What else do we need to act now?
Clean Air and Electric Cars: Most-Polluted Cities in US - American Lung Association Infographic
One more reason to Dump The Pump...
Clean Air and Electric Cars: Traffic pollution kills 5,000 a year in UK - Exhaust fumes are twice as deadly as roads
"We are talking a lot about the economic benefits of electric cars here, and that they will be the only economically viable solution for our personal mobility after the Oil Crunch. Unfortunately, there is another side of the oil - nobody is talking enough about, oil kills and not only on the battle fields far away during the "liberation" military occupations, but literally on the streets every day. If this price was seriously accounted among the other considerations about electric cars, we think, that our tipping point for the mass market for electric cars would be already here. We all have the right for the Clean Air, but why not on the streets? We do not think that the air quality in Los Angeles is any better than it is in London - all mega cities in the world are killing thousands of their residents by allowing to drive ICE cars slowly day by day."

* [Collected data entries]:

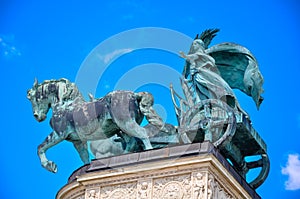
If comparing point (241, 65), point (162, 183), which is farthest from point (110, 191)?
point (241, 65)

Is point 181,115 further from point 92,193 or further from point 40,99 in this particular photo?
point 40,99

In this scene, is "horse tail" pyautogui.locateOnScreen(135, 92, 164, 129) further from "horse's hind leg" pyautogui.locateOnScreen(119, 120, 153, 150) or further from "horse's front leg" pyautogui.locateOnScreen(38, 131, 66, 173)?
"horse's front leg" pyautogui.locateOnScreen(38, 131, 66, 173)

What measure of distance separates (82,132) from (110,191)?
1985 millimetres

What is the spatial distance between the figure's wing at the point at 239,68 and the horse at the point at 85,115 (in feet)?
7.94

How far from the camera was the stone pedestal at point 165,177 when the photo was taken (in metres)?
20.8

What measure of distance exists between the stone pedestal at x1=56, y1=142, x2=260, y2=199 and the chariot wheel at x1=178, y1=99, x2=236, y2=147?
2.56 ft

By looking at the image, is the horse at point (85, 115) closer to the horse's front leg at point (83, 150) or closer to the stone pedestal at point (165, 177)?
the horse's front leg at point (83, 150)

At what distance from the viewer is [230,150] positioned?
2278cm

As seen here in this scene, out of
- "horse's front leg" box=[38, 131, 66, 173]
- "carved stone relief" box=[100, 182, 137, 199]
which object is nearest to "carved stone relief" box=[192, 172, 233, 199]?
"carved stone relief" box=[100, 182, 137, 199]

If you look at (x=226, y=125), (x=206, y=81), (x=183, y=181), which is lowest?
(x=183, y=181)

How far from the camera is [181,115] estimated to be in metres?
22.8

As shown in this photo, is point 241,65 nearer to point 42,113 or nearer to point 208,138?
point 208,138

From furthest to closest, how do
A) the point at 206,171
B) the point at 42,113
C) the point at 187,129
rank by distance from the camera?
the point at 42,113
the point at 187,129
the point at 206,171

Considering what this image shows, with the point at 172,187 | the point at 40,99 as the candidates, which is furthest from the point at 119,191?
the point at 40,99
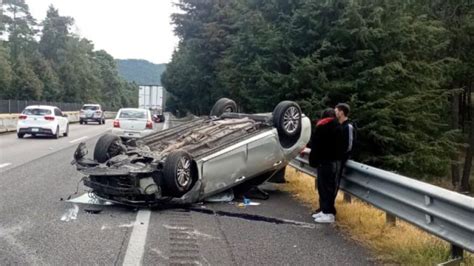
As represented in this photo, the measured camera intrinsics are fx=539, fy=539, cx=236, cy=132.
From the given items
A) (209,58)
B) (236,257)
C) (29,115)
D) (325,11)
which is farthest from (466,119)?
(236,257)

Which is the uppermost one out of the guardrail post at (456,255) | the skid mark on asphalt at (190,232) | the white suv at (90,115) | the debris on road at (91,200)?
the guardrail post at (456,255)

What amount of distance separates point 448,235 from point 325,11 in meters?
17.8

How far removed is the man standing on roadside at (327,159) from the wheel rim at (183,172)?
1867 millimetres

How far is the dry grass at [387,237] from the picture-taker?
5.53m

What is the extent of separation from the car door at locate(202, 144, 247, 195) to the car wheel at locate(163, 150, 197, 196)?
1.07 ft

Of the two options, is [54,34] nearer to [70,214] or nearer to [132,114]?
[132,114]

* [Problem 1]: Reproduce the passage on clean air and electric cars verbatim, from "What else do" up to and including "Dump The Pump...".
* [Problem 2]: In the passage on clean air and electric cars, how many deaths a year in the UK are attributed to traffic pollution?

* [Exercise solution 1]:
What else do we need to act now?
Clean Air and Electric Cars: Most-Polluted Cities in US - American Lung Association Infographic
One more reason to Dump The Pump...

* [Exercise solution 2]: 5,000 a year